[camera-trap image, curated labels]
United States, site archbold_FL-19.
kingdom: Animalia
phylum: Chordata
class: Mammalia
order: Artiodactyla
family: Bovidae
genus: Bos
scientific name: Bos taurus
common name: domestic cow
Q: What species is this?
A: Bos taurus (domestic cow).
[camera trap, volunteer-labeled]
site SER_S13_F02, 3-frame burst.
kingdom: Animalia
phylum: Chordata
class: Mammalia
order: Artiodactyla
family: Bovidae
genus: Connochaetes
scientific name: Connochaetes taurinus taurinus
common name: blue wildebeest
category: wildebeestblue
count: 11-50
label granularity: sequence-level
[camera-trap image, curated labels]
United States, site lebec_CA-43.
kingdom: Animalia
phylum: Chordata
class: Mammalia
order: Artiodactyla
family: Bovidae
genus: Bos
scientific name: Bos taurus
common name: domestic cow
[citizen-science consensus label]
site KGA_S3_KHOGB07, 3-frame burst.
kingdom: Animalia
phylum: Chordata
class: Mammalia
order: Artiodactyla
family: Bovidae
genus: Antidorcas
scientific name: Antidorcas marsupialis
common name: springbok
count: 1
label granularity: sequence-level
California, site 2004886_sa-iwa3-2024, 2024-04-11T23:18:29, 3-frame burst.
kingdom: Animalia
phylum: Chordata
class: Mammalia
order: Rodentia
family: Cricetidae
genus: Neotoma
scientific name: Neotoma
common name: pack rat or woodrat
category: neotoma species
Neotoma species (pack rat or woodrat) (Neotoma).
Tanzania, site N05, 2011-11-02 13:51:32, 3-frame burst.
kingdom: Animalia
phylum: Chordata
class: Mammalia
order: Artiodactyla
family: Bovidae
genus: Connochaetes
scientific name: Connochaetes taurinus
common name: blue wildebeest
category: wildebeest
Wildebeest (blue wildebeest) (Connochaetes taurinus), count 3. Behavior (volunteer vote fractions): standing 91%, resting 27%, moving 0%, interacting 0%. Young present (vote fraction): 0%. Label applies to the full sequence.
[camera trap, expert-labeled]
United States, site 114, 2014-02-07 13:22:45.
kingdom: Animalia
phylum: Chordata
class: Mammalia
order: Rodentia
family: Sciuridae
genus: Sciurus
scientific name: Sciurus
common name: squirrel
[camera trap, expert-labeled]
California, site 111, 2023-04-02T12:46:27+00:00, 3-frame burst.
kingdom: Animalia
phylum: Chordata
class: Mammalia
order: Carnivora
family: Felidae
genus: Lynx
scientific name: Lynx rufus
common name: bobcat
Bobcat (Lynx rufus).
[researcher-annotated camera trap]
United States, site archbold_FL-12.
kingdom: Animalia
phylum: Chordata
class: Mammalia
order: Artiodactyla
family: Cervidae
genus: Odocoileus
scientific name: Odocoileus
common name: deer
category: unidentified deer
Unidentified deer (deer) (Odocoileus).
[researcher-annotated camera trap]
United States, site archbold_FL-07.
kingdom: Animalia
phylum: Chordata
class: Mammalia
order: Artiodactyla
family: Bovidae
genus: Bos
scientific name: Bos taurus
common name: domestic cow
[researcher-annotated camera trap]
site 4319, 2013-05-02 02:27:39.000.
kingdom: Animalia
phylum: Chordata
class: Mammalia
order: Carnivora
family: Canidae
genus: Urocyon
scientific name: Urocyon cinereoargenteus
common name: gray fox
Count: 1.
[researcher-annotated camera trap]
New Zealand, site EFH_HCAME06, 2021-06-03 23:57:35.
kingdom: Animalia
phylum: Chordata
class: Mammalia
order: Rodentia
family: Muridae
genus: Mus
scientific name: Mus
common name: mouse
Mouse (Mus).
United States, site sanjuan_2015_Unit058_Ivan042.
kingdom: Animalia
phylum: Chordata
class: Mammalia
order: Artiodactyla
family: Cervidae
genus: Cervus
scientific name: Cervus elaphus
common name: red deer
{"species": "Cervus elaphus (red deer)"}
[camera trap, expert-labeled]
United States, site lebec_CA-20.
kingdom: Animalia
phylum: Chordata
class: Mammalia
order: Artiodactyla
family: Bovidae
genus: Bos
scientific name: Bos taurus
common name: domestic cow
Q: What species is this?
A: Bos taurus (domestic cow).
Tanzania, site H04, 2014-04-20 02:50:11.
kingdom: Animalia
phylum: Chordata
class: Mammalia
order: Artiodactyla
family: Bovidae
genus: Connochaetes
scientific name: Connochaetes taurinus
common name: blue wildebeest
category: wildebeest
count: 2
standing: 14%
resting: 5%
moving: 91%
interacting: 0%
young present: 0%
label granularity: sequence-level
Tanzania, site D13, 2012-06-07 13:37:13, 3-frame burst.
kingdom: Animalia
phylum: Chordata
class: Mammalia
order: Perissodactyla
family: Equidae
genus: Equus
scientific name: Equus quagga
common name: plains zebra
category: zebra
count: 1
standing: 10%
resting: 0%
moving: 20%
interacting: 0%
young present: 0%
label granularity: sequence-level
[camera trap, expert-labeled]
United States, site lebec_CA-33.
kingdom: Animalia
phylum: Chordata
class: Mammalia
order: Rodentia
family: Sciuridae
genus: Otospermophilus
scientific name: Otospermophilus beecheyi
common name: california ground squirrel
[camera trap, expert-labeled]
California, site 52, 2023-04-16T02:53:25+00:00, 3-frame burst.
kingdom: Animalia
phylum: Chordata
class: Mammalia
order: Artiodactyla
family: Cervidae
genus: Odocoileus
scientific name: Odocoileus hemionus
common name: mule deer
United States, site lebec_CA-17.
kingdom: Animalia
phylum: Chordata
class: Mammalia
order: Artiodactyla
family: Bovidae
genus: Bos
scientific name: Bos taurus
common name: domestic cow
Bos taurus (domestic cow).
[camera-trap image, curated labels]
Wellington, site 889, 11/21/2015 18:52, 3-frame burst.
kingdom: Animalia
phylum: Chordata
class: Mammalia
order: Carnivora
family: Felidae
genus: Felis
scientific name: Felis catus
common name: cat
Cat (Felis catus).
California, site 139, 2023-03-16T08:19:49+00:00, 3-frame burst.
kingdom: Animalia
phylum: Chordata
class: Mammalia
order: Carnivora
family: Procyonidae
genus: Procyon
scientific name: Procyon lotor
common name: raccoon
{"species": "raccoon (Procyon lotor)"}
-------------------------
• _The problem_: Output all of the listing exactly as written.

• _Exercise response_:
[camera-trap image, curated labels]
United States, site archbold_FL-19.
kingdom: Animalia
phylum: Chordata
class: Mammalia
order: Artiodactyla
family: Bovidae
genus: Bos
scientific name: Bos taurus
common name: domestic cow
Q: What species is this?
A: Bos taurus (domestic cow).
[camera trap, volunteer-labeled]
site SER_S13_F02, 3-frame burst.
kingdom: Animalia
phylum: Chordata
class: Mammalia
order: Artiodactyla
family: Bovidae
genus: Connochaetes
scientific name: Connochaetes taurinus taurinus
common name: blue wildebeest
category: wildebeestblue
count: 11-50
label granularity: sequence-level
[camera-trap image, curated labels]
United States, site lebec_CA-43.
kingdom: Animalia
phylum: Chordata
class: Mammalia
order: Artiodactyla
family: Bovidae
genus: Bos
scientific name: Bos taurus
common name: domestic cow
[citizen-science consensus label]
site KGA_S3_KHOGB07, 3-frame burst.
kingdom: Animalia
phylum: Chordata
class: Mammalia
order: Artiodactyla
family: Bovidae
genus: Antidorcas
scientific name: Antidorcas marsupialis
common name: springbok
count: 1
label granularity: sequence-level
California, site 2004886_sa-iwa3-2024, 2024-04-11T23:18:29, 3-frame burst.
kingdom: Animalia
phylum: Chordata
class: Mammalia
order: Rodentia
family: Cricetidae
genus: Neotoma
scientific name: Neotoma
common name: pack rat or woodrat
category: neotoma species
Neotoma species (pack rat or woodrat) (Neotoma).
Tanzania, site N05, 2011-11-02 13:51:32, 3-frame burst.
kingdom: Animalia
phylum: Chordata
class: Mammalia
order: Artiodactyla
family: Bovidae
genus: Connochaetes
scientific name: Connochaetes taurinus
common name: blue wildebeest
category: wildebeest
Wildebeest (blue wildebeest) (Connochaetes taurinus), count 3. Behavior (volunteer vote fractions): standing 91%, resting 27%, moving 0%, interacting 0%. Young present (vote fraction): 0%. Label applies to the full sequence.
[camera trap, expert-labeled]
United States, site 114, 2014-02-07 13:22:45.
kingdom: Animalia
phylum: Chordata
class: Mammalia
order: Rodentia
family: Sciuridae
genus: Sciurus
scientific name: Sciurus
common name: squirrel
[camera trap, expert-labeled]
California, site 111, 2023-04-02T12:46:27+00:00, 3-frame burst.
kingdom: Animalia
phylum: Chordata
class: Mammalia
order: Carnivora
family: Felidae
genus: Lynx
scientific name: Lynx rufus
common name: bobcat
Bobcat (Lynx rufus).
[researcher-annotated camera trap]
United States, site archbold_FL-12.
kingdom: Animalia
phylum: Chordata
class: Mammalia
order: Artiodactyla
family: Cervidae
genus: Odocoileus
scientific name: Odocoileus
common name: deer
category: unidentified deer
Unidentified deer (deer) (Odocoileus).
[researcher-annotated camera trap]
United States, site archbold_FL-07.
kingdom: Animalia
phylum: Chordata
class: Mammalia
order: Artiodactyla
family: Bovidae
genus: Bos
scientific name: Bos taurus
common name: domestic cow
[researcher-annotated camera trap]
site 4319, 2013-05-02 02:27:39.000.
kingdom: Animalia
phylum: Chordata
class: Mammalia
order: Carnivora
family: Canidae
genus: Urocyon
scientific name: Urocyon cinereoargenteus
common name: gray fox
Count: 1.
[researcher-annotated camera trap]
New Zealand, site EFH_HCAME06, 2021-06-03 23:57:35.
kingdom: Animalia
phylum: Chordata
class: Mammalia
order: Rodentia
family: Muridae
genus: Mus
scientific name: Mus
common name: mouse
Mouse (Mus).
United States, site sanjuan_2015_Unit058_Ivan042.
kingdom: Animalia
phylum: Chordata
class: Mammalia
order: Artiodactyla
family: Cervidae
genus: Cervus
scientific name: Cervus elaphus
common name: red deer
{"species": "Cervus elaphus (red deer)"}
[camera trap, expert-labeled]
United States, site lebec_CA-20.
kingdom: Animalia
phylum: Chordata
class: Mammalia
order: Artiodactyla
family: Bovidae
genus: Bos
scientific name: Bos taurus
common name: domestic cow
Q: What species is this?
A: Bos taurus (domestic cow).
Tanzania, site H04, 2014-04-20 02:50:11.
kingdom: Animalia
phylum: Chordata
class: Mammalia
order: Artiodactyla
family: Bovidae
genus: Connochaetes
scientific name: Connochaetes taurinus
common name: blue wildebeest
category: wildebeest
count: 2
standing: 14%
resting: 5%
moving: 91%
interacting: 0%
young present: 0%
label granularity: sequence-level
Tanzania, site D13, 2012-06-07 13:37:13, 3-frame burst.
kingdom: Animalia
phylum: Chordata
class: Mammalia
order: Perissodactyla
family: Equidae
genus: Equus
scientific name: Equus quagga
common name: plains zebra
category: zebra
count: 1
standing: 10%
resting: 0%
moving: 20%
interacting: 0%
young present: 0%
label granularity: sequence-level
[camera trap, expert-labeled]
United States, site lebec_CA-33.
kingdom: Animalia
phylum: Chordata
class: Mammalia
order: Rodentia
family: Sciuridae
genus: Otospermophilus
scientific name: Otospermophilus beecheyi
common name: california ground squirrel
[camera trap, expert-labeled]
California, site 52, 2023-04-16T02:53:25+00:00, 3-frame burst.
kingdom: Animalia
phylum: Chordata
class: Mammalia
order: Artiodactyla
family: Cervidae
genus: Odocoileus
scientific name: Odocoileus hemionus
common name: mule deer
United States, site lebec_CA-17.
kingdom: Animalia
phylum: Chordata
class: Mammalia
order: Artiodactyla
family: Bovidae
genus: Bos
scientific name: Bos taurus
common name: domestic cow
Bos taurus (domestic cow).
[camera-trap image, curated labels]
Wellington, site 889, 11/21/2015 18:52, 3-frame burst.
kingdom: Animalia
phylum: Chordata
class: Mammalia
order: Carnivora
family: Felidae
genus: Felis
scientific name: Felis catus
common name: cat
Cat (Felis catus).
California, site 139, 2023-03-16T08:19:49+00:00, 3-frame burst.
kingdom: Animalia
phylum: Chordata
class: Mammalia
order: Carnivora
family: Procyonidae
genus: Procyon
scientific name: Procyon lotor
common name: raccoon
{"species": "raccoon (Procyon lotor)"}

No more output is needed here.